**Stated exercise**:
Transcribe the entries that follow, word for word.

**Records provided**:
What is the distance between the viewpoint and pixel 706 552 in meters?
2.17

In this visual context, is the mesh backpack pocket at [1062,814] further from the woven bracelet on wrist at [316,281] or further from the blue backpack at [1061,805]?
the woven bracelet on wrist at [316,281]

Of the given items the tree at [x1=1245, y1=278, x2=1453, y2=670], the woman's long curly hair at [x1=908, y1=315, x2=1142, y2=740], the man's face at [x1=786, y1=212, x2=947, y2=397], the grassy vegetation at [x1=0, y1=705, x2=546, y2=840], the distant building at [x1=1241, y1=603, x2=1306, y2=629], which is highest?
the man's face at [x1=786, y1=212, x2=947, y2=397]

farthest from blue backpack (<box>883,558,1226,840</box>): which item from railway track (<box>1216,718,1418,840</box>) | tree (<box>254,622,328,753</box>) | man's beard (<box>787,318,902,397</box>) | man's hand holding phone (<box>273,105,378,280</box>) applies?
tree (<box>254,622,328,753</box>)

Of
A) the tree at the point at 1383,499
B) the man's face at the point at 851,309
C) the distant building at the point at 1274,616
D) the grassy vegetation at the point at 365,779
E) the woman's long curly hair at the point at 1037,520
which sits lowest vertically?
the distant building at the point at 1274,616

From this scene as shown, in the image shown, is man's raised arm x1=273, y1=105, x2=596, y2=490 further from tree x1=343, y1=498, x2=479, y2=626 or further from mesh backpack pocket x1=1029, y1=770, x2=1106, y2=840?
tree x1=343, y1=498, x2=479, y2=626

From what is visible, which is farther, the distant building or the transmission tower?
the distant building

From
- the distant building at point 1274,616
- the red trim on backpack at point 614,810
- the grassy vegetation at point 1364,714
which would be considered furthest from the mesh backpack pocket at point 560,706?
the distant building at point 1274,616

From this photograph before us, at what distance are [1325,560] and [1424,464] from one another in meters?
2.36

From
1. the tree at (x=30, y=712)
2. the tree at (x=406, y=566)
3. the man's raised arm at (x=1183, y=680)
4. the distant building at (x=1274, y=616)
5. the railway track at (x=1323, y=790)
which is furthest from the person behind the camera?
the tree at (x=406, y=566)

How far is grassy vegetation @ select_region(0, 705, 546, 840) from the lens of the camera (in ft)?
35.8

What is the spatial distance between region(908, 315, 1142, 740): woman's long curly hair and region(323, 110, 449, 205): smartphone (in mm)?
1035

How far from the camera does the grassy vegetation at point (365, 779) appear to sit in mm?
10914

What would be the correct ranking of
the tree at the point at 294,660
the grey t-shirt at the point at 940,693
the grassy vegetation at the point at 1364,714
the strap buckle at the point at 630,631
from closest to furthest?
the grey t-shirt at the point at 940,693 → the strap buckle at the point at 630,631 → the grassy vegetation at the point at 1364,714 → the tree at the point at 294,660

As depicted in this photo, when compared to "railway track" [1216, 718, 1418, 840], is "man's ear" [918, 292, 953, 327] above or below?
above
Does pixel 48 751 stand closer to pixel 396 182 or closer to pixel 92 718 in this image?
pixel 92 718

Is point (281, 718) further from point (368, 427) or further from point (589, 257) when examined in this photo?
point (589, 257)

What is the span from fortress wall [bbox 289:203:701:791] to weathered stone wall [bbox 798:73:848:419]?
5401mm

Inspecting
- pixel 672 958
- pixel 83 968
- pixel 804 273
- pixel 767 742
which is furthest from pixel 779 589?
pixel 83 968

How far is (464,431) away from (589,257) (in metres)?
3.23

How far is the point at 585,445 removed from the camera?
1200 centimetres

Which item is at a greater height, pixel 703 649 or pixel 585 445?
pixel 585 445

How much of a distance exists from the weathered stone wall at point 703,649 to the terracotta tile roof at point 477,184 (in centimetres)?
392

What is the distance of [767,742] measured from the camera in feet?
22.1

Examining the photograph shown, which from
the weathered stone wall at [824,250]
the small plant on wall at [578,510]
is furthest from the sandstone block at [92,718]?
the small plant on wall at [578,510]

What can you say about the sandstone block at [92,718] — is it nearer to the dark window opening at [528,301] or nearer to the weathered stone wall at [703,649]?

**Answer for the task**:
What is the distance between the viewpoint and pixel 706 552 in meters?
2.17

In this visual context, is the mesh backpack pocket at [1062,814] further from the woven bracelet on wrist at [316,281] or further from the blue backpack at [1061,805]?
the woven bracelet on wrist at [316,281]

Of the given items the tree at [x1=1245, y1=278, x2=1453, y2=670], the woman's long curly hair at [x1=908, y1=315, x2=1142, y2=740], the man's face at [x1=786, y1=212, x2=947, y2=397], the grassy vegetation at [x1=0, y1=705, x2=546, y2=840], the distant building at [x1=1241, y1=603, x2=1306, y2=629], which is highest?
the man's face at [x1=786, y1=212, x2=947, y2=397]

farthest from blue backpack (<box>883,558,1226,840</box>): which item from railway track (<box>1216,718,1418,840</box>) | tree (<box>254,622,328,753</box>) | man's beard (<box>787,318,902,397</box>) | man's hand holding phone (<box>273,105,378,280</box>) applies?
tree (<box>254,622,328,753</box>)

Of
A) the tree at the point at 1383,499
B) the man's face at the point at 851,309
C) the distant building at the point at 1274,616
D) the grassy vegetation at the point at 365,779
E) the woman's long curly hair at the point at 1037,520
which sits lowest vertically?
the distant building at the point at 1274,616

From this scene as shown, in the image shown, is man's raised arm x1=273, y1=105, x2=596, y2=490 further from tree x1=343, y1=498, x2=479, y2=626 or further from mesh backpack pocket x1=1029, y1=770, x2=1106, y2=840?
tree x1=343, y1=498, x2=479, y2=626

From what is visible, which is farther, the distant building or the transmission tower?
the distant building

From
- the distant building at point 1274,616
- the red trim on backpack at point 614,810
- the grassy vegetation at point 1364,714
which would be considered furthest from the mesh backpack pocket at point 560,706?
the distant building at point 1274,616

From this photograph before us, at what distance are [1325,560] and [1424,464] from one another in meters?
2.36

From
1. the tree at (x=30, y=712)
2. the tree at (x=406, y=566)
3. the man's raised arm at (x=1183, y=680)
4. the distant building at (x=1274, y=616)
5. the railway track at (x=1323, y=790)
which is furthest from the person behind the camera?
the tree at (x=406, y=566)

How far is grassy vegetation @ select_region(0, 705, 546, 840) from the lens of the camera (in ft)?
35.8

What is the spatial distance between region(908, 315, 1142, 740): woman's long curly hair and region(323, 110, 449, 205): smartphone (in mm)?
1035

How far from the camera does the grassy vegetation at point (365, 779) appear to sit in mm?
10914

What would be the correct ranking of
the tree at the point at 294,660
the grey t-shirt at the point at 940,693
the grassy vegetation at the point at 1364,714
the strap buckle at the point at 630,631
from closest to furthest?
the grey t-shirt at the point at 940,693 → the strap buckle at the point at 630,631 → the grassy vegetation at the point at 1364,714 → the tree at the point at 294,660

As depicted in this photo, when compared to "railway track" [1216, 718, 1418, 840], is "man's ear" [918, 292, 953, 327] above or below?
above
Does pixel 48 751 stand closer to pixel 396 182 or closer to pixel 92 718 in this image?
pixel 92 718

Is point (281, 718) further from point (368, 427) or further from point (589, 257) when examined in this photo?
point (589, 257)

What is the span from fortress wall [bbox 289:203:701:791] to weathered stone wall [bbox 798:73:848:419]?
5401mm

Inspecting
- pixel 672 958
- pixel 83 968
- pixel 804 273
- pixel 767 742
which is furthest from pixel 779 589?
pixel 83 968

How far is (464,431) away from (589,257) (in metres)?
3.23

How far is the point at 585,445 removed from the camera?
1200 centimetres

Which item is at a greater height, pixel 703 649 or pixel 585 445?
pixel 585 445

How much of a distance exists from the weathered stone wall at point 703,649 to the terracotta tile roof at point 477,184 (in centimetres)?
392

What is the distance of [767,742] measured from the camera in feet?
22.1

Examining the photograph shown, which from
the weathered stone wall at [824,250]
the small plant on wall at [578,510]
is furthest from the sandstone block at [92,718]?
the small plant on wall at [578,510]

What can you say about the sandstone block at [92,718] — is it nearer to the dark window opening at [528,301] or nearer to the weathered stone wall at [703,649]?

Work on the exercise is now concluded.